Warren Hastings as Governor General
In 1969-1970, the year in which one third of population died from famine, portrayed the British collectors as tyrants and the harbingers of the ruin of Bengal. Hastings, after his return in India, was chosen a member of Madras council and was made the Governor of Bengal in 1772 and took his seat as President of the council at Fort William. A reformation was done by transferring the officers of administration from Murshidabad to Calcutta. In the intervening time, Parliament took the consideration of all affairs of East India Company. In 1773 Warren Hastings was appointed the Governor General of India and after the passing of The Regulating Act by Lord North; a vast change was visualized in the constitution of the Bengal Government.

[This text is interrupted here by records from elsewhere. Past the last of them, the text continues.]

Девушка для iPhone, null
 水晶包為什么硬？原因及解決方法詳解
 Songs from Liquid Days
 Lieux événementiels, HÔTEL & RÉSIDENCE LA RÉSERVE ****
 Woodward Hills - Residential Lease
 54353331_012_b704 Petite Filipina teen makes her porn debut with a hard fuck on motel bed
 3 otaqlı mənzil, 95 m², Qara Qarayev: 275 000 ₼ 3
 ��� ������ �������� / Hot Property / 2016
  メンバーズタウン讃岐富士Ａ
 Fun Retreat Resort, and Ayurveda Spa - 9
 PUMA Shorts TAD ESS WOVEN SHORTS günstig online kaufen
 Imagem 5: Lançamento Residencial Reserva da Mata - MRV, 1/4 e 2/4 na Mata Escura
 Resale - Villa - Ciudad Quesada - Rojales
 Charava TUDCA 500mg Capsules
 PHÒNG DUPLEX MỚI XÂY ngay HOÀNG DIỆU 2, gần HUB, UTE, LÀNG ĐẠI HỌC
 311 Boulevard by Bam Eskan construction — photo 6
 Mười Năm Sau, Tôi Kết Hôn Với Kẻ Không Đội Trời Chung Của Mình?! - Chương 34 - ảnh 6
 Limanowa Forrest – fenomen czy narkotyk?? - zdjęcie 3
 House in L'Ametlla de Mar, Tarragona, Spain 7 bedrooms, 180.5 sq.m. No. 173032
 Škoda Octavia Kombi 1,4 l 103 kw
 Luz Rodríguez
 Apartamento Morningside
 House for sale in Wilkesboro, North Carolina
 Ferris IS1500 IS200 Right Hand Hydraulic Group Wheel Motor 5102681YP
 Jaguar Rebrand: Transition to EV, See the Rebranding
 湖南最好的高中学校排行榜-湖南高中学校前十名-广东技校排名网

Accusations in Warren Hastings
A crisis in political matters and foreign affairs were about to initiate which needed Warren Hastings's great concern to be sorted out. In 1783, the sudden ruin of the Coalition ministry was led by Charles James Fox's India Bill. The previous situations and the later problematic situations after the introduction of the new constitution compelled Hastings to feel unwanted in the vicinity. Hastings finally sailed from Calcutta to England in February 1785. He was impeached which was decided upon in 1786 and in 1788 the actual trial was commenced. Finally, in 1795, Hastings was proved innocent and not guilty on the charges laid against him and was permitted by The House of Lords to leave the bar. He managed to regain his reputation as he was known to be the concerned server of the Government. He earned reverence in 1813 at the time of giving the evidence upon Indian affairs before the two houses of Parliament. He was honored with the degree of D.C.L by the University of Oxford.
Contributions of Warren Hastings
Warren Hastings was the founder of the Madrasa (the college for Mohamedan) at Calcutta. He also was the projector of the foundation of an Indian Institution in England. Hastings. In 1757, he was appointed the British Resident; administrative in charge of Murshidabad patronized the establishment of The Bengal Asiatic Society, though the position of the president was yielded to Sir W. Jones.
Death and Commemorations to Warren Hastings
Warren Hastings died on 22nd August in 1818 at the age of eighty six and was buried behind the chancel of the Parish Church. At St. Paul's School, Darjeeling, India, Hastings is a senior wing houses and has been named after colonial age figures. The city of Hastings, New Zealand and the Melbourne outer suburb of Hastings, Victoria, Australia were both named after Warren Hastings.